Work to complete:
• 1. In the Hurricane Sandy account, where did the writer go after being ordered out of the oceanfront apartment building?
• 2. Continue the Hurricane Sandy account from its last sentence.

Passage to read:
******

I’m one of the lucky ones. No power, no heat and no phone service – but I have a (damaged) roof over my head, a bed and blankets, sweaters and coats to keep me warm, food to eat and potable water to drink. Yesterday, spotty cell service returned, so I could phone loved ones and friends to assure them that I was safe. (I even got a phone call from Bill Clinton, urging me to vote for Obama.)
Thousands, I don’t know how many, are not so lucky. They are still in shelters, in motels, scattered refugees, their homes either swept away by a ferocious ocean and swollen rivers or damaged beyond repair by trees uprooted and turned into deadly missiles by Sandy’s savage winds.
Everywhere are the empty shells of homes, restaurants, beach cabanas, boats; miles of broken boardwalk; shattered pieces of amusement park rides – everything that was part of the “old normal” at the Jersey Shore that I’ve loved since I was a little kid.
As the storm approached, I was ordered out of my 70-year-old oceanfront apartment building. I had weathered Irene at home with very little damage. But this time, I believed the dire warnings and went to my daughter’s house, about a mile inland. As we hunkered down on Monday evening, Sandy began battering the towns and villages along Jersey’s 127-mile shoreline. All around us, power lines fell, sizzled and arced, looked like cartoon lightning against the blackness of the sky. Lights went out, furnaces died, power was gone.

******

Captioned web image data
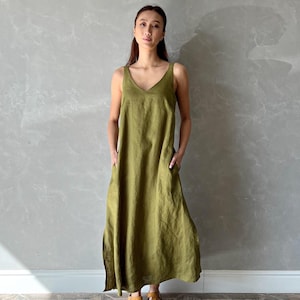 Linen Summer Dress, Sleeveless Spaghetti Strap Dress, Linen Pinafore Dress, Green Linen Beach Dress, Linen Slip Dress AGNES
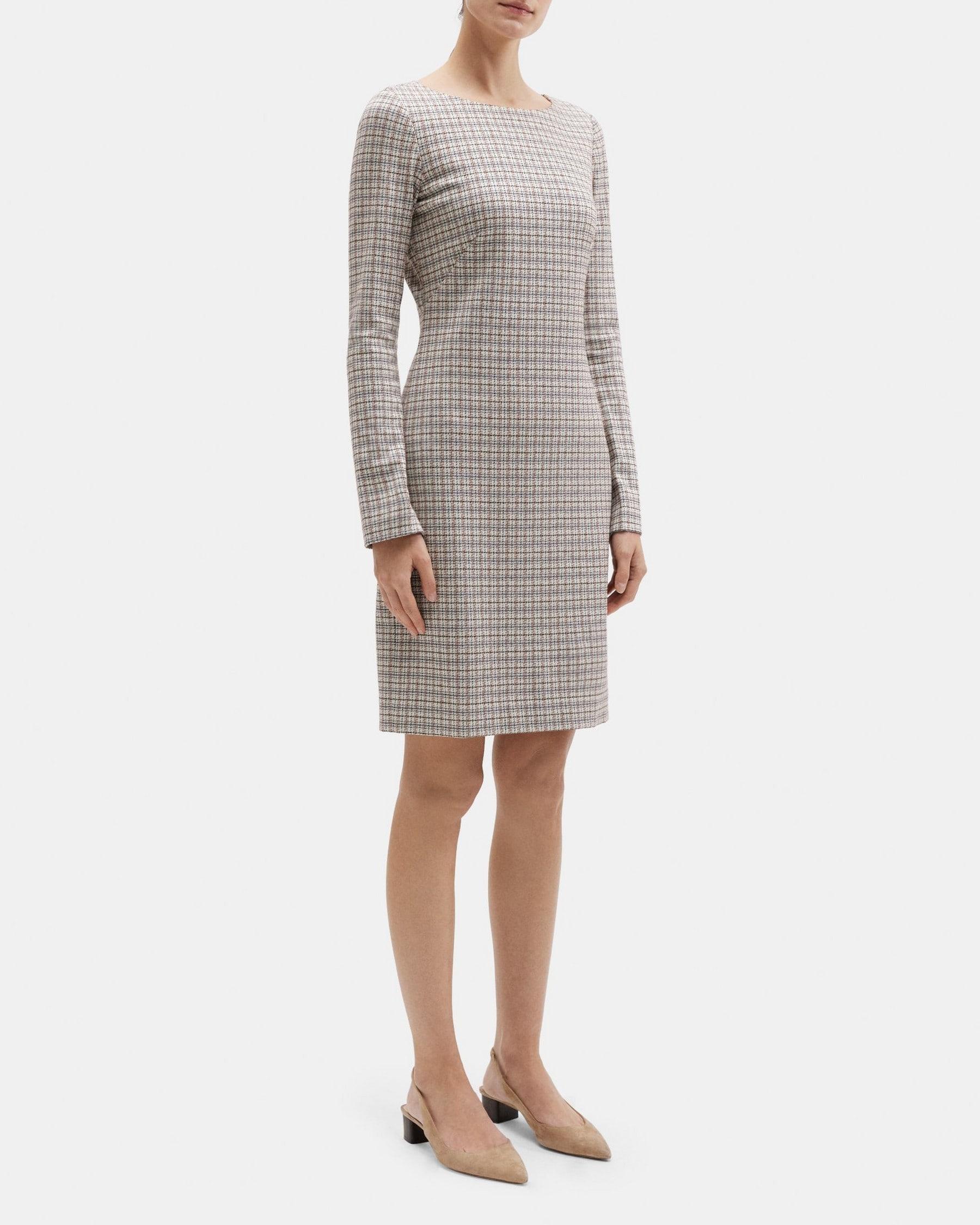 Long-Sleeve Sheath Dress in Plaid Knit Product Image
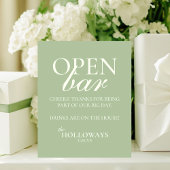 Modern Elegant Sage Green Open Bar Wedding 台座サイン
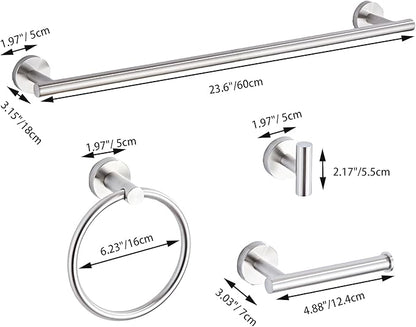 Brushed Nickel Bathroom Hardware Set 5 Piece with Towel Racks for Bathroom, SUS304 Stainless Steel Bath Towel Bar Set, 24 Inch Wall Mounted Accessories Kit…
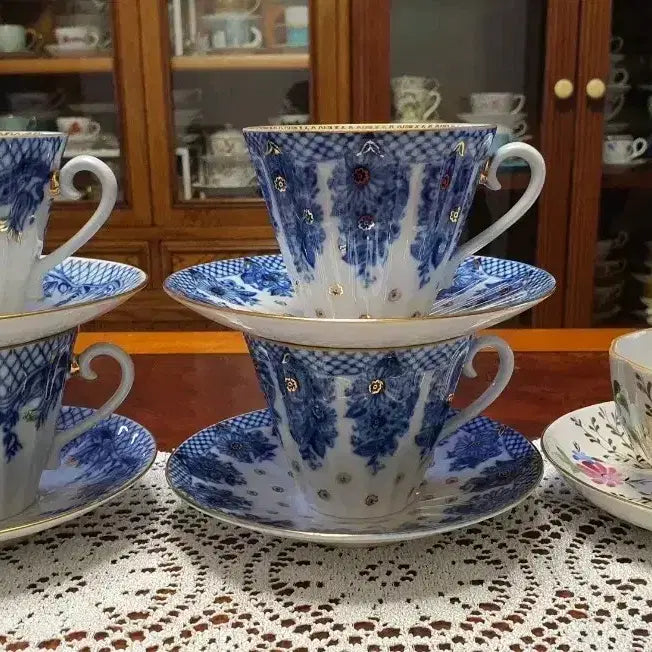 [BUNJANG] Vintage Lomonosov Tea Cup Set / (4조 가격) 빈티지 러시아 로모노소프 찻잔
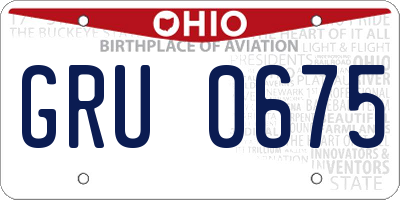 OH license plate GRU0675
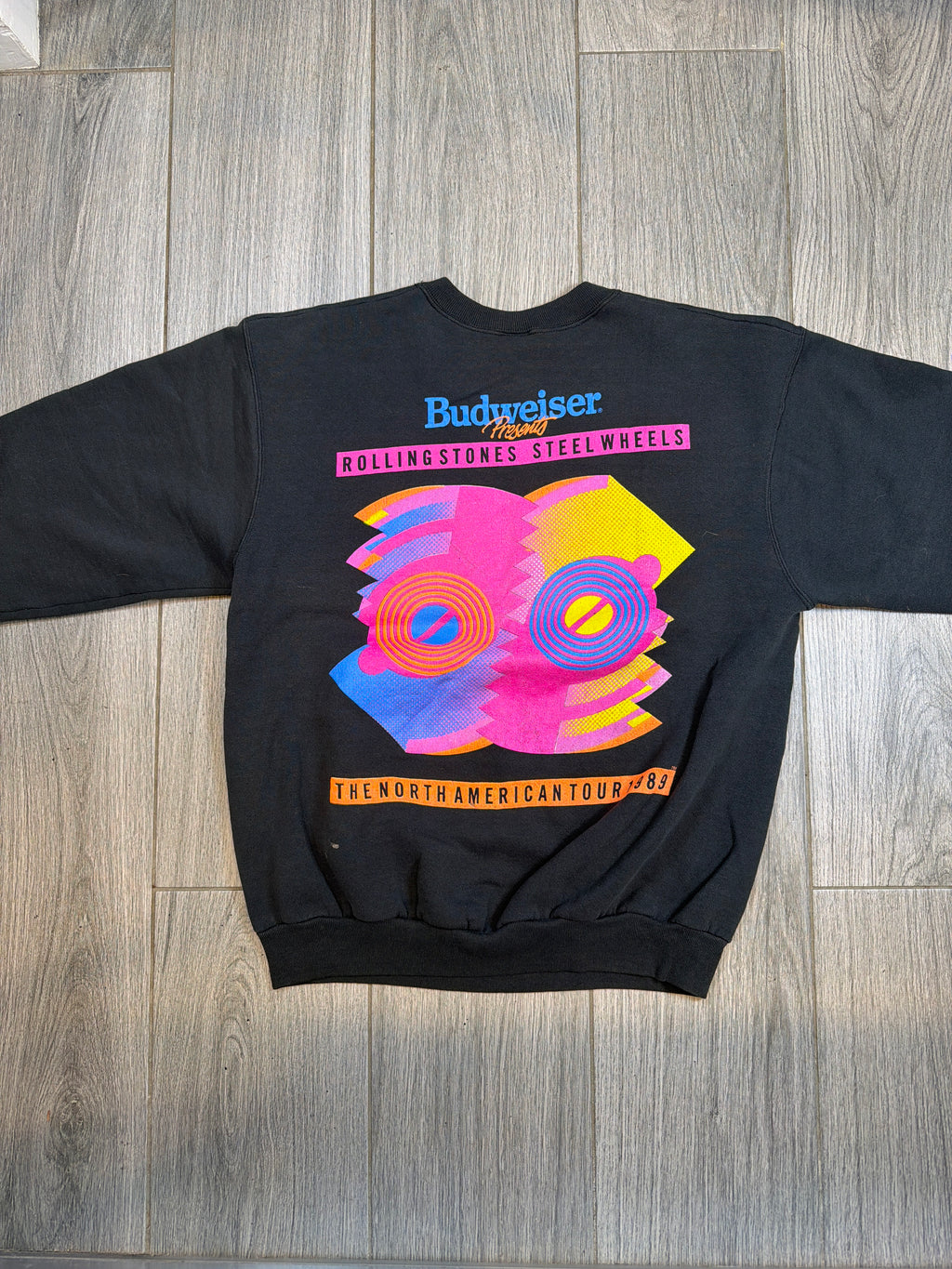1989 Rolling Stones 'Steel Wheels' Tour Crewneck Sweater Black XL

******

Expected outputs:
• 1. To a daughter's house, about a mile inland.

• 2.
When the winds subsided into an eerie stillness, we ventured out to see what was gone and what had been spared. My building was still standing, though a cascade of broken roof tiles scattered the street and destroyed a car in the parking lot. A giant tree yawed crazily toward my second floor apartment. On the oceanside of the building, the idyllic grassy knoll where my neighbors and I had picnicked was gone, swallowed by the ocean, and all that remained was rubble and the rusting skeleton of the destroyed bulkhead.
Driving around, trying to assess damage was difficult; fallen trees and downed wires blocked almost every thoroughfare; yellow police tape limited access to the worst areas. So much bad news: the Asbury Park boardwalk, the Ocean Grove fishing pier, Seaside Park boardwalk, Point Pleasant Beach – on and on. Deaths from falling trees and other storm-related causes.
I found an old battery-powered radio, and listened for hours to 94.3 FM, “The Point,” heard Governor Christie and President Obama assure us that help was on the way, listened to the concert that Bruce and Bon Jovi and others gave in NYC to benefit the Red Cross and victims of Sandy. “That’s us,” the announcer declared. I didn’t feel like a victim. I was one of the lucky ones. The victims were the dead, the disabled, those who were suffering the kind of tragedies that I had been spared.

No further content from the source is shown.